Written task: What's needed is an exact copy of the lines from the one that contains "What distance from the image's" to the end of the data below, leaving the pictures out.

BEGIN Dataset extract

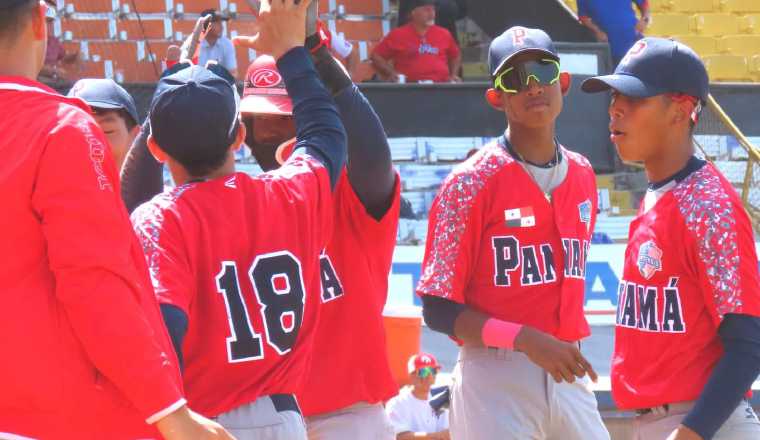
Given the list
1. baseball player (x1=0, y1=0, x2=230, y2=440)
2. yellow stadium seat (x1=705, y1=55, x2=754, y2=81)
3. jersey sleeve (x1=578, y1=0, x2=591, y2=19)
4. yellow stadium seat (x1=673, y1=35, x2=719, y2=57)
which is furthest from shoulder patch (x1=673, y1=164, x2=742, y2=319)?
yellow stadium seat (x1=673, y1=35, x2=719, y2=57)

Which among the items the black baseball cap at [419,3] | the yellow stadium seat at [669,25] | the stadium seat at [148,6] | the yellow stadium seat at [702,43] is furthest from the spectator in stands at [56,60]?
the yellow stadium seat at [702,43]

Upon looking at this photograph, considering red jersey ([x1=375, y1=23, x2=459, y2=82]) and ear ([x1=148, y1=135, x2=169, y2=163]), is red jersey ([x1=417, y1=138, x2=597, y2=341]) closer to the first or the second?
ear ([x1=148, y1=135, x2=169, y2=163])

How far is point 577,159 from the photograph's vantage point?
4.06m

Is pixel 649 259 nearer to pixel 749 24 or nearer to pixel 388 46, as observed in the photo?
pixel 388 46

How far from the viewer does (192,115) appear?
2.66 metres

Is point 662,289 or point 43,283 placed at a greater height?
point 43,283

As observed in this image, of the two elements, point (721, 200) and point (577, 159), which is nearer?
point (721, 200)

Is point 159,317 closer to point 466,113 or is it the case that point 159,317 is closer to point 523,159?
point 523,159

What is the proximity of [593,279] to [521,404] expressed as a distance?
508cm

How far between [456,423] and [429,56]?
8.27 m

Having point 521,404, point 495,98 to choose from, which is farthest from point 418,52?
point 521,404

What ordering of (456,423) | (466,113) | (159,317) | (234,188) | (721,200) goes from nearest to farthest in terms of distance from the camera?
1. (159,317)
2. (234,188)
3. (721,200)
4. (456,423)
5. (466,113)

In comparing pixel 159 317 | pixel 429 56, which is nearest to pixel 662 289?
pixel 159 317

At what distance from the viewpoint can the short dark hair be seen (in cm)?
217
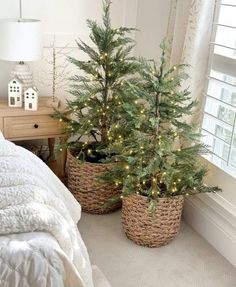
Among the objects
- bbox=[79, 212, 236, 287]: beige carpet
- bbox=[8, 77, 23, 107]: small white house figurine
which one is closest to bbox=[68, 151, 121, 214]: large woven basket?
bbox=[79, 212, 236, 287]: beige carpet

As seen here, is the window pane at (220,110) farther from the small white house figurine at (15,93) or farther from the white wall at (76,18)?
the small white house figurine at (15,93)

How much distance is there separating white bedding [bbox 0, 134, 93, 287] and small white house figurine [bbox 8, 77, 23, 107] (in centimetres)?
108

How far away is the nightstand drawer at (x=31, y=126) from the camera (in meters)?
2.71

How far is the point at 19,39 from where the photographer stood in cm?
255

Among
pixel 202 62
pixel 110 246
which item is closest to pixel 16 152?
pixel 110 246

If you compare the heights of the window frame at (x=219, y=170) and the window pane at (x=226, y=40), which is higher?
the window pane at (x=226, y=40)

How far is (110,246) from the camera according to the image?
7.89ft

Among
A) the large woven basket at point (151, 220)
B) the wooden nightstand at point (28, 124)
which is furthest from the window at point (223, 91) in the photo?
the wooden nightstand at point (28, 124)

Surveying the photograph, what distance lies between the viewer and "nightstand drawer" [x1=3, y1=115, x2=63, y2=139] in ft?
8.88

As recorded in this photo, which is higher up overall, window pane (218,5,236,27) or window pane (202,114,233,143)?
window pane (218,5,236,27)

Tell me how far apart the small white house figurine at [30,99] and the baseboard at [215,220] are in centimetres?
120

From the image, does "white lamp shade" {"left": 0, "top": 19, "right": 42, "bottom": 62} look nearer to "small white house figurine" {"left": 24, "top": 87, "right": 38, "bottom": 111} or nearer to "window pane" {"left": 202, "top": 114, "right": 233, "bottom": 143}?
"small white house figurine" {"left": 24, "top": 87, "right": 38, "bottom": 111}

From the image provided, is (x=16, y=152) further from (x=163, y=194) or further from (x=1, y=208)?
(x=163, y=194)

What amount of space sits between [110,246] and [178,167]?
61 cm
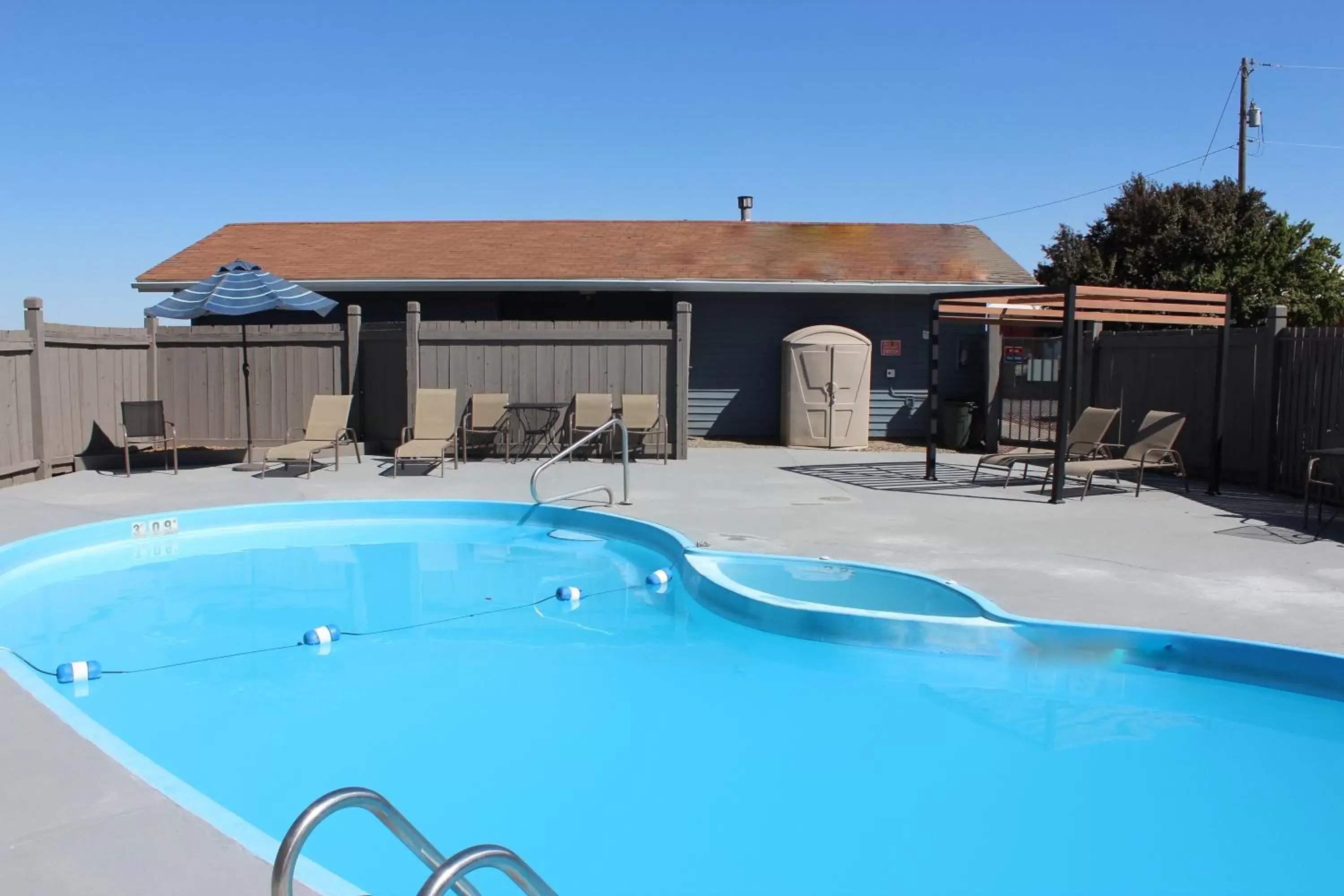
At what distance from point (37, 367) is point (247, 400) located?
2.54m

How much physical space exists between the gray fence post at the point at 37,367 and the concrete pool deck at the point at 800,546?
462 mm

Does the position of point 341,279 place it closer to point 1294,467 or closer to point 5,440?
point 5,440

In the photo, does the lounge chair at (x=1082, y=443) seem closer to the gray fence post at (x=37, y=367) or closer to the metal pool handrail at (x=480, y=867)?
the metal pool handrail at (x=480, y=867)

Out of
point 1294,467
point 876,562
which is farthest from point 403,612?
point 1294,467

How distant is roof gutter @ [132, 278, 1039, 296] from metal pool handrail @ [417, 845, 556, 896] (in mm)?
14168

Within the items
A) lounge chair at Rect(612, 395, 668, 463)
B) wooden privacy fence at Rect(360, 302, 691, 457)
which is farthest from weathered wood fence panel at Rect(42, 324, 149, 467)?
lounge chair at Rect(612, 395, 668, 463)

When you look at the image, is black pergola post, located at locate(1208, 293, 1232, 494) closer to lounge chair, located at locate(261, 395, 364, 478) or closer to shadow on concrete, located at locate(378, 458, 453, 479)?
shadow on concrete, located at locate(378, 458, 453, 479)

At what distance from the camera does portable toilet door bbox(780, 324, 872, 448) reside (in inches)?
603

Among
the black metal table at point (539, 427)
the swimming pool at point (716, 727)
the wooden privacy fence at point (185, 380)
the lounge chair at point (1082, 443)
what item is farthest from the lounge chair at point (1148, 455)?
the wooden privacy fence at point (185, 380)

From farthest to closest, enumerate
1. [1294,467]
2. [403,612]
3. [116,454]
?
[116,454] < [1294,467] < [403,612]

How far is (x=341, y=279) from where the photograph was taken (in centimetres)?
1574

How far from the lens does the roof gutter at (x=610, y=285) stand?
617 inches

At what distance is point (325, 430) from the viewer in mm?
12375

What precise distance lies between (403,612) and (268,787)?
8.98 feet
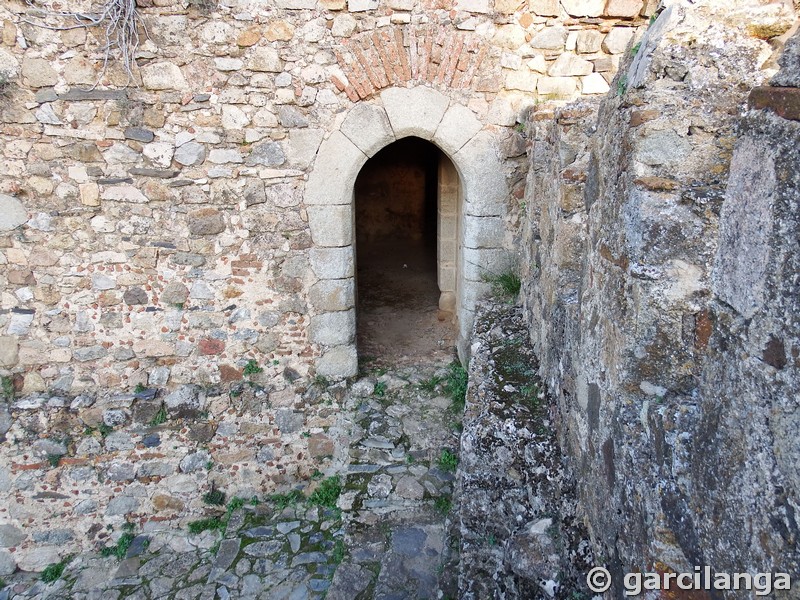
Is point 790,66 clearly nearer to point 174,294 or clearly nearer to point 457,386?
point 457,386

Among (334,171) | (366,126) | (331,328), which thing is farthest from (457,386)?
(366,126)

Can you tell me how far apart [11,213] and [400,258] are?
4759 mm

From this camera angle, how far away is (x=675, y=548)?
1236 millimetres

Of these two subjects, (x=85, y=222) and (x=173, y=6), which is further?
(x=85, y=222)

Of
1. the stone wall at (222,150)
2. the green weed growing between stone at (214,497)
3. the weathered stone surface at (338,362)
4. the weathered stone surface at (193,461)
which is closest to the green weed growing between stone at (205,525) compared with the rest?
the green weed growing between stone at (214,497)

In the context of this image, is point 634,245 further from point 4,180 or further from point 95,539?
Answer: point 95,539

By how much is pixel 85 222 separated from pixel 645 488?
3822mm

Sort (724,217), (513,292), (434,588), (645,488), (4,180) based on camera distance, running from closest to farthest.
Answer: (724,217) → (645,488) → (434,588) → (4,180) → (513,292)

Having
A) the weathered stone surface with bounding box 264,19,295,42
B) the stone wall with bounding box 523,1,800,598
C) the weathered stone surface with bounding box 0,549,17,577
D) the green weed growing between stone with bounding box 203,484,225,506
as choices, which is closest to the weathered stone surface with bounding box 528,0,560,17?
the weathered stone surface with bounding box 264,19,295,42

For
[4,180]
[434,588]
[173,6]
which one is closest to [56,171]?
[4,180]

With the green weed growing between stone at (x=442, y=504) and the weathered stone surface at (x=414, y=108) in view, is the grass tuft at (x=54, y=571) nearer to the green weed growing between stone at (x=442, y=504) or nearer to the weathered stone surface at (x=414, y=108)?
the green weed growing between stone at (x=442, y=504)

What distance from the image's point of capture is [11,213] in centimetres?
367

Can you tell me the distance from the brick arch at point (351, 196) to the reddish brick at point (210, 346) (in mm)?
675

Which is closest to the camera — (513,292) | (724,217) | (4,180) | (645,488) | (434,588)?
(724,217)
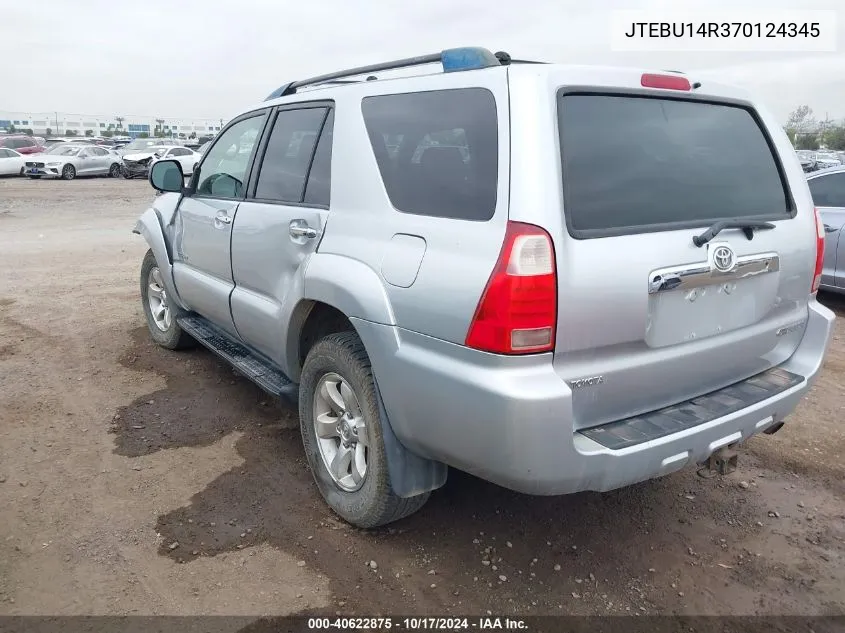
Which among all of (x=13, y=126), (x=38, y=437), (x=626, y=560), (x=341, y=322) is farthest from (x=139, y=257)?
(x=13, y=126)

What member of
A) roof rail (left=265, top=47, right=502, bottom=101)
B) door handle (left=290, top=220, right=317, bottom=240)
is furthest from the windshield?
door handle (left=290, top=220, right=317, bottom=240)

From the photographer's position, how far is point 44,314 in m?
6.68

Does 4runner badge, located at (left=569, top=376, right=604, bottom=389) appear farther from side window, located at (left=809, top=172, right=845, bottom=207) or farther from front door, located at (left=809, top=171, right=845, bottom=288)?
side window, located at (left=809, top=172, right=845, bottom=207)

END Dataset extract

Solved exercise:
What distance from the image's point of capture is [11,213] in centimetres?
367

Can you tell me the distance from the brick arch at point (351, 196) to the reddish brick at point (210, 346) (in mm)?
675

Which is closest to the camera — (513,292) | (724,217) | (4,180) | (645,488) | (434,588)?
(724,217)
Which among all of (x=13, y=126), (x=38, y=437), (x=626, y=560), (x=341, y=322) is farthest from (x=139, y=257)?
(x=13, y=126)

What member of
A) roof rail (left=265, top=47, right=502, bottom=101)
B) door handle (left=290, top=220, right=317, bottom=240)
is furthest from the windshield?
door handle (left=290, top=220, right=317, bottom=240)

From the photographer's position, how far is point 44,314 in m?
6.68

Does 4runner badge, located at (left=569, top=376, right=604, bottom=389) appear farther from side window, located at (left=809, top=172, right=845, bottom=207) or farther from front door, located at (left=809, top=171, right=845, bottom=288)?
side window, located at (left=809, top=172, right=845, bottom=207)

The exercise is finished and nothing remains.